BEBERAPA hari lalu, diberitakan dan vial, seorang menteri yang juga sekretaris jenderal salah satu partai politik (parpol) resmi ditetapkan sebagai tersangka korupsi oleh Kejaksaan Agung.
Tentu saja, penetapan tersangka seorang menteri dan pimpinan parpol dalam kasus korupsi bukan perkara baru, sering terjadi, bahkan ada yang sudah keluar penjara dan eksis lagi di politik.
Namun untuk kasus terakhir ini, mungkin juga karena tahun politik jelang pemilihan umum (pemilu) legislatif dan eksekutif, desas-desus atau rumor politik pun mengiringi. Ada yang menganggap motif politik turut melatari penanganan kasus itu.
Rumor politik memang kerap sulit untuk dibuktikan, meski kemungkinan ke arah itu bisa jadi adalah fakta, atau kemudian menjadi kesimpulan publik.
Belajar dari pelaksanaan pemilu secara langsung, legislatif maupun eksekutif, isu korupsi memang selalu mengemuka dan menyita perhatian publik. Ada dua persoalan mendasar terkait korupsi jelang perhelatan politik elektoral.
Pertama, korupsi politik, yaitu korupsi yang dilakukan oleh orang yang memiliki kekuasan politik. Korupsi model ini seringkali dilakukan demi memuluskan kepentingan politik dari pejabat publik yang melakukan tindakan koruptif itu.
Kedua, politisasi korupsi, yakni upaya mempolitisasi kasus korupsi melalui propaganda atau kampanye negatif (negative campaign) dan kampanye hitam (black campaign) untuk menggembosi atau menurunkan citra dan elektoral kandidat, aktor atau entitas politik tertentu jelang election.
Sudah menjadi konsekuensi logis, pemilu secara langsung membutuhkan ongkos politik (cost politic) yang besar. Tak ayal kemudian berbagai cara mesti dilakukan guna menambah modal jika ingin ikut berkontestasi dalam pemilu.
Demi menambah modal politik, korupsi sering menjadi jalan pintas sejumlah pejabat publik yang akan ikut dalam politik elektoral, legislatif-eksekutif, pusat dan daerah. Setidaknya ada tiga modus korupsi politik yang sering dipakai oleh pejabat publik.
Pertama, modus penyalahgunaan kewenangan. Dengan sejumlah kewenangan yang dimiliki, kekuasaan politik digunakan oleh pejabat publik berlatar belakang politik atau political officials untuk mendulang pundi-pundi dan kekayaan.

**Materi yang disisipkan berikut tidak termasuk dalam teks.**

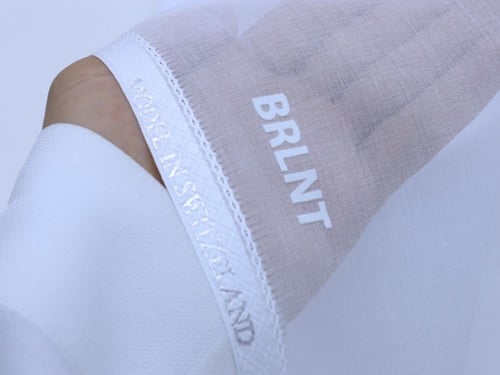 غترة برلنت سويسري الاصلية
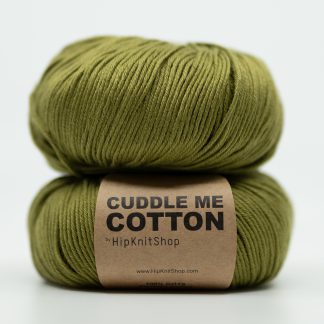  - Ollie onesie | Onesie baby knitting kit- by HipKnitShop - 25/11/2020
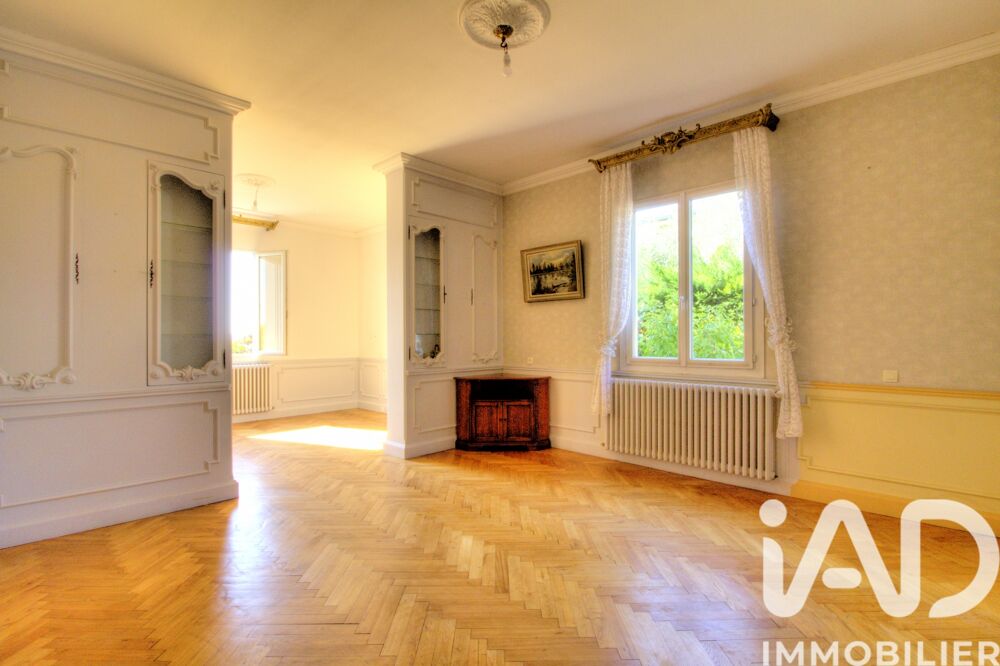  vendre  Maison L'Union (31240)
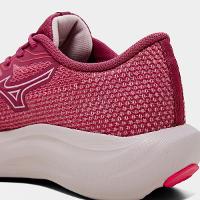 Tênis Mizuno Virtue 2 Feminino - 9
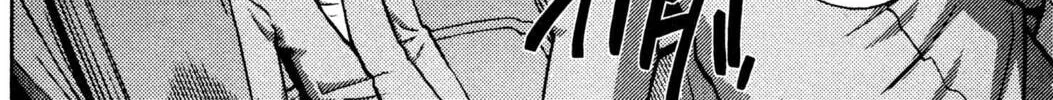 Read Fate/stay night chapter 14 image 3 on Lezhin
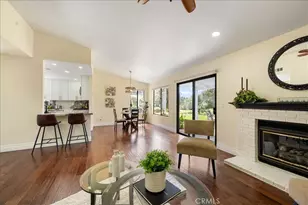 639 Barberry Way, Nipomo, CA 93444 - Photo 14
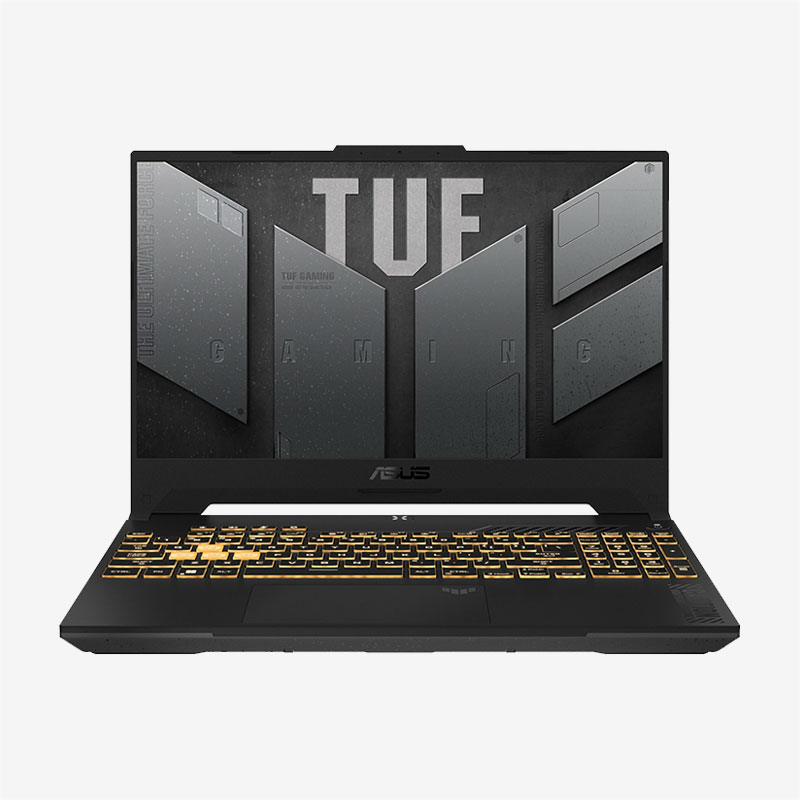 Asus-Mecha-Gray-TUF-Gaming-F15-FX507VI-13620H-32GB-Front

Hasil dari itu, di antaranya juga digunakan untuk memaksimalkan agenda pencitraan politik diri maupun entitas politiknya lewat belanja iklan di media massa, memasang baliho, membayar buzzer, influencer dan sebagainya.
Sebagian dana ditengarai juga disetor kepada parpol yang menaungi atau memiliki afiliasi dengan political officials itu. Menjadi semacam kompensasi atas jabatan politik yang didapat.
Caranya, menerima gratifikasi dari perizinan yang disetujui serta penyimpangan administratif lainnya, mark up proyek, memenangkan tender untuk kolega, hingga kongkalikong dengan legislatif mengakomodasi klausula dalam undang-undang atau peraturan daerah yang menguntungkan konglomerasi.
Kedua, modus menjadikan birokrasi sebagai mesin uang. Modus ini dilakukan oleh political officials yang memang membutuhkan banyak dana untuk aktivitas politik jelang pemilu, terutama oleh calon eksekutif dan legislatif petahana, termasuk pejabat birokrasi.
Seringkali untuk dapat mendanai aktivitas politik, mereka menempuh cara-cara konspiratif. Antara lain dengan menempatkan orang-orang kepercayaan mereka pada posisi strategis di birokrasi guna memengaruhi perencanaan hingga pelaksanaan anggaran.
Dengan begitu orang kepercayaannya di birokrasi bisa cawe-cawe mengutak-atik proporsi anggaran, baik untuk dana bantuan sosial, maupun untuk mendapat persentase atau fee dari realisasi anggaran. Mereka akhirnya mendapat dana besar dari hasil konspirasi.
Akibat dari birokrasi patrimonial yang demikian, hampir seluruh strata birokrasi dipaksa mengumpulkan uang untuk membayar ‘upeti’.
Sehingga aparat birokrasi kemudian terpaksa mencari pendapatan di luar biaya resmi, menarik sogokan, meminta komisi, mark up anggaran dan tindakan koruptif lainnya.